Who Should Avoid an HDHP

If you have one or more chronic conditions, the math often works against you. Research published in the Journal of General Internal Medicine found that people with chronic conditions enrolled in HDHPs consistently spent more out of pocket than those in traditional plans. Average annual out-of-pocket spending was $637 for traditional plan enrollees compared to $939 for those in HDHPs with HSAs and $825 for HDHPs without HSAs.

The gap widens with more conditions. People managing two or more chronic illnesses spent an average of $1,013 annually out of pocket on traditional plans, versus $1,330 on HDHPs with HSAs and $1,394 on HDHPs without. The financial strain went beyond raw dollars. People with multiple chronic conditions on HDHPs without HSAs were significantly more likely to delay care (9.6% vs. 6.6%), skip care entirely (5.1% vs. 3.8%), and have trouble paying medical bills (15.4% vs. 10.1%) compared to those on traditional plans.

HDHPs also tend to be a poor fit if you’re planning a pregnancy, expecting surgery, or taking specialty medications that cost hundreds of dollars per fill. In those scenarios, you’ll likely hit your deductible quickly, and the premium savings may not offset the higher out-of-pocket costs along the way.

How to Calculate Your Breakeven Point

The most reliable way to compare plans is to calculate the total maximum annual cost for each option. The formula is straightforward: multiply your monthly premium by 12, then add the plan’s out-of-pocket maximum. That gives you the worst-case annual cost for each plan. Compare those numbers side by side.

Then run a best-case scenario: just the annual premiums with no additional medical costs beyond free preventive care. Your actual spending will land somewhere between these two figures. If the HDHP’s worst-case cost is close to or lower than the PPO’s worst-case cost, and your best-case savings are significant, the HDHP is likely the better deal. Factor in any employer HSA contribution and the tax savings from your own contributions, which effectively reduce the HDHP’s real cost further.
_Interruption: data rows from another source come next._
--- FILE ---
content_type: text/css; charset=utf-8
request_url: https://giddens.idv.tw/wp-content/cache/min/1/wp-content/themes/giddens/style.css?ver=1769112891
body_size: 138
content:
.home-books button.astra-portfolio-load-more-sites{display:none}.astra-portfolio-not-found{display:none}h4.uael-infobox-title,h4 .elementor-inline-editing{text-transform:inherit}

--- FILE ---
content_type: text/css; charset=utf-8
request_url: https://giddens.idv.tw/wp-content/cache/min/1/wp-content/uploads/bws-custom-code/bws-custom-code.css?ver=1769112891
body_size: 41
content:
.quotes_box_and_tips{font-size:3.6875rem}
For 2026, the IRS defines an HDHP as any plan with an annual deductible of at least $1,700 for individual coverage or $3,400 for family coverage, with out-of-pocket maximums capped at $8,500 for individuals and $17,000 for families.

The Short Version

An HDHP is a strong choice if you’re healthy, have an emergency fund that can absorb your full deductible, and want to take advantage of the HSA’s tax benefits for current or future medical expenses. It’s an even stronger choice if you’re a higher earner looking for additional tax-sheltered savings beyond your 401(k) and IRA. It’s a poor choice if you use the healthcare system regularly, manage chronic conditions, or would struggle to pay a large unexpected bill before insurance coverage begins.